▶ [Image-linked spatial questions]
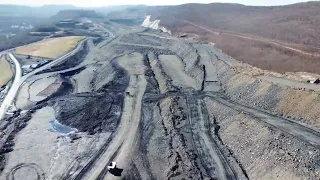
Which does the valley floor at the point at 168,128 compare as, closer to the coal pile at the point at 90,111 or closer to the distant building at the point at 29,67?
the coal pile at the point at 90,111

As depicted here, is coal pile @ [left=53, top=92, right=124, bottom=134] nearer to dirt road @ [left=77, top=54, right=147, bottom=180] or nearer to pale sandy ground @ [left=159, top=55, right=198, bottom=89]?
dirt road @ [left=77, top=54, right=147, bottom=180]

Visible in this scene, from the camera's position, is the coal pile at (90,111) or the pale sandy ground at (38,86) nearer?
the coal pile at (90,111)

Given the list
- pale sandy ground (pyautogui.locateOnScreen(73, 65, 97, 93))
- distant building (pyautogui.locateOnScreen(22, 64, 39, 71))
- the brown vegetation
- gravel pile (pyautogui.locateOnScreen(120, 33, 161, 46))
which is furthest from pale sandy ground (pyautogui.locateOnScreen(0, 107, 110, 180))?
gravel pile (pyautogui.locateOnScreen(120, 33, 161, 46))

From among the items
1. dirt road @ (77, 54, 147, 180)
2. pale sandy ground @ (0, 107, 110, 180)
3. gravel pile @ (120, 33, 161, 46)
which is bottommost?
gravel pile @ (120, 33, 161, 46)

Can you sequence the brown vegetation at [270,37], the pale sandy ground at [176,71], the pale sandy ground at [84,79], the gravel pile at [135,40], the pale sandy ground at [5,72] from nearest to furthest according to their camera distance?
the pale sandy ground at [176,71] → the brown vegetation at [270,37] → the pale sandy ground at [84,79] → the pale sandy ground at [5,72] → the gravel pile at [135,40]

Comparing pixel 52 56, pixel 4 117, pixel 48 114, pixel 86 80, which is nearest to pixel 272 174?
pixel 48 114

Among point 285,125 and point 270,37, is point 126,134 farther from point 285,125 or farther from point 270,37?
point 270,37

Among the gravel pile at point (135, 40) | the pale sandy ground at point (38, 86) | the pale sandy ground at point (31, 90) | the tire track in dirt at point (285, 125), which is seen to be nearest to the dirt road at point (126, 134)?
the tire track in dirt at point (285, 125)
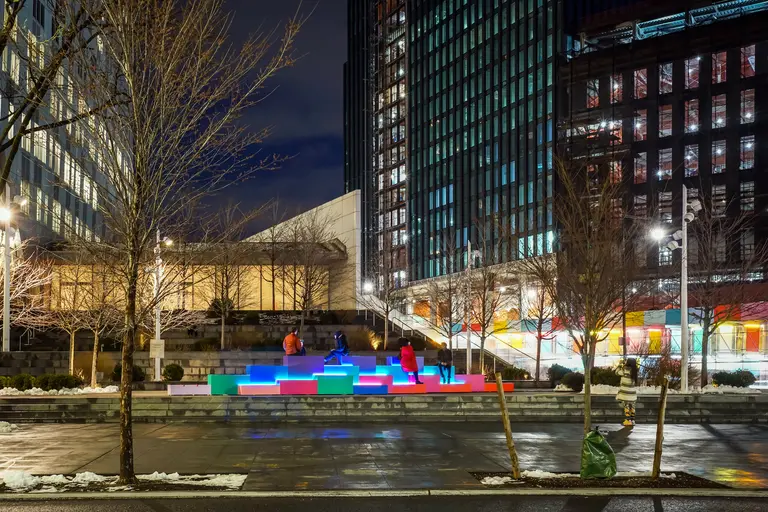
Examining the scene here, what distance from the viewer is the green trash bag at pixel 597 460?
1250 cm

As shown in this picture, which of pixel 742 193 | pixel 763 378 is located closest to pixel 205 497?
pixel 763 378

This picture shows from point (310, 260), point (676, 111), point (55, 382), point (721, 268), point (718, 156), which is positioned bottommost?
point (55, 382)

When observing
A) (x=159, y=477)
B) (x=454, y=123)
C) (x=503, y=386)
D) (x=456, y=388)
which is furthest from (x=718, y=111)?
(x=159, y=477)

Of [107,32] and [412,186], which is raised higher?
[412,186]

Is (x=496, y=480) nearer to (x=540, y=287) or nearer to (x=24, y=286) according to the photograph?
(x=24, y=286)

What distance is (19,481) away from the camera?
39.8 ft

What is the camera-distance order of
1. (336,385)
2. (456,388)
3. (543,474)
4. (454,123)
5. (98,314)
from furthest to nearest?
(454,123), (98,314), (456,388), (336,385), (543,474)

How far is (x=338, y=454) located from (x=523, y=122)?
7100 cm

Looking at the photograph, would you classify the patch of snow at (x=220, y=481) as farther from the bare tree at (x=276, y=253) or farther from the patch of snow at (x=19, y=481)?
the bare tree at (x=276, y=253)

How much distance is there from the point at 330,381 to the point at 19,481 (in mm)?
13196

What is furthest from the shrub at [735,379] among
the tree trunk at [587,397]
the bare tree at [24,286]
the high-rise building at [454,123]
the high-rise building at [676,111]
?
the high-rise building at [454,123]

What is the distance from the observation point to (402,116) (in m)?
110

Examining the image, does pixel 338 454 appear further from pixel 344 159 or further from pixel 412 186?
pixel 344 159

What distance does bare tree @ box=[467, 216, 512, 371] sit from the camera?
1629 inches
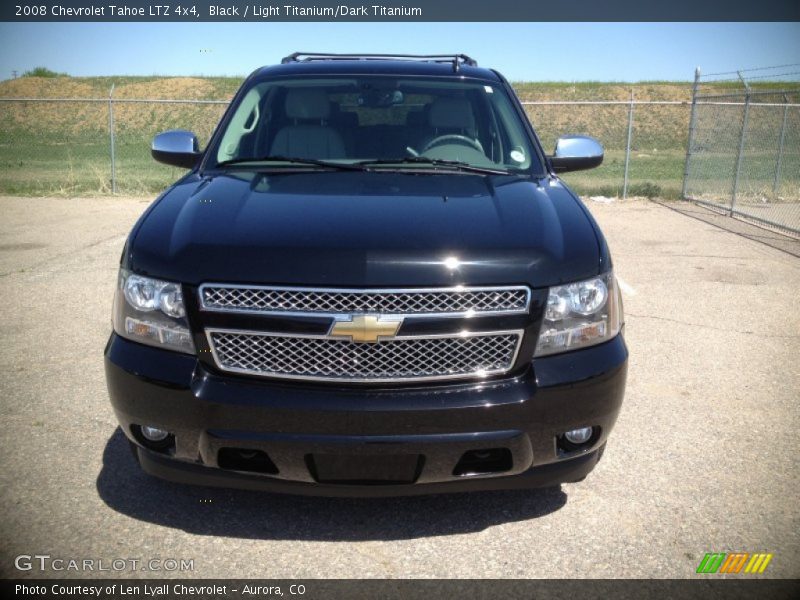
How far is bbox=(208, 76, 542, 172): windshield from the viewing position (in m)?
3.90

▶ [TASK INSTRUCTIONS]
Reproduce the entries above exactly. Do not include the images.

▶ [SOLUTION TO THE EXERCISE]
Which does the valley floor at the point at 168,128 compare as, closer to the coal pile at the point at 90,111 or closer to the distant building at the point at 29,67?
the coal pile at the point at 90,111

As depicted here, is coal pile @ [left=53, top=92, right=124, bottom=134] nearer to dirt road @ [left=77, top=54, right=147, bottom=180] or nearer to pale sandy ground @ [left=159, top=55, right=198, bottom=89]?
dirt road @ [left=77, top=54, right=147, bottom=180]

Visible in this scene, from the camera's position, is the coal pile at (90,111) or the pale sandy ground at (38,86) nearer?
the coal pile at (90,111)

Given the list
- pale sandy ground (pyautogui.locateOnScreen(73, 65, 97, 93))
- distant building (pyautogui.locateOnScreen(22, 64, 39, 71))
- the brown vegetation
- gravel pile (pyautogui.locateOnScreen(120, 33, 161, 46))
which is furthest from pale sandy ground (pyautogui.locateOnScreen(0, 107, 110, 180))?
gravel pile (pyautogui.locateOnScreen(120, 33, 161, 46))

From among the items
1. dirt road @ (77, 54, 147, 180)
2. pale sandy ground @ (0, 107, 110, 180)
3. gravel pile @ (120, 33, 161, 46)
which is bottommost?
gravel pile @ (120, 33, 161, 46)

Can you sequence the brown vegetation at [270,37], the pale sandy ground at [176,71], the pale sandy ground at [84,79], the gravel pile at [135,40], the pale sandy ground at [5,72] from nearest to furthest according to their camera distance?
the pale sandy ground at [176,71] → the brown vegetation at [270,37] → the pale sandy ground at [84,79] → the pale sandy ground at [5,72] → the gravel pile at [135,40]

Comparing pixel 52 56, pixel 4 117, pixel 48 114, pixel 86 80, which is nearest to pixel 272 174?
pixel 48 114

Among point 285,125 and point 270,37, is point 126,134 farther from point 285,125 or farther from point 270,37?
point 270,37

Among the gravel pile at point (135, 40) | the pale sandy ground at point (38, 86) | the pale sandy ground at point (31, 90) | the tire track in dirt at point (285, 125), which is seen to be nearest to the dirt road at point (126, 134)?
the tire track in dirt at point (285, 125)
Examining the scene here, what distance from the viewer is the green trash bag at pixel 597 460?
1250 cm

As shown in this picture, which of pixel 742 193 | pixel 763 378 is located closest to pixel 205 497?
pixel 763 378

This picture shows from point (310, 260), point (676, 111), point (55, 382), point (721, 268), point (718, 156), which is positioned bottommost?
point (55, 382)

When observing
A) (x=159, y=477)
B) (x=454, y=123)
C) (x=503, y=386)
D) (x=456, y=388)
which is furthest from (x=718, y=111)?
(x=159, y=477)

Of [107,32] and [412,186], which is raised higher?
[412,186]

Is (x=496, y=480) nearer to (x=540, y=287) or nearer to (x=24, y=286) according to the photograph?
(x=24, y=286)

What distance is (19,481) away from the camera?
39.8 ft

What is the camera-distance order of
1. (336,385)
2. (456,388)
3. (543,474)
4. (454,123)
5. (98,314)
from furthest to nearest?
(454,123), (98,314), (456,388), (336,385), (543,474)

How far is (x=338, y=454) located from (x=523, y=122)?
7100 cm

Looking at the photograph, would you classify the patch of snow at (x=220, y=481) as farther from the bare tree at (x=276, y=253) or farther from the patch of snow at (x=19, y=481)?
the bare tree at (x=276, y=253)

How much distance is there from the point at 330,381 to the point at 19,481 (in mm)?
13196

What is furthest from the shrub at [735,379] among
the tree trunk at [587,397]
the bare tree at [24,286]
the high-rise building at [454,123]
the high-rise building at [676,111]
?
the high-rise building at [454,123]

What is the distance from the observation point to (402,116) (in m)?
110

Examining the image, does pixel 338 454 appear further from pixel 344 159 or further from pixel 412 186?
pixel 344 159

What distance does bare tree @ box=[467, 216, 512, 371] sit from the camera?
1629 inches
How far is bbox=(208, 76, 542, 172): windshield from the viewing position (in m)?
3.90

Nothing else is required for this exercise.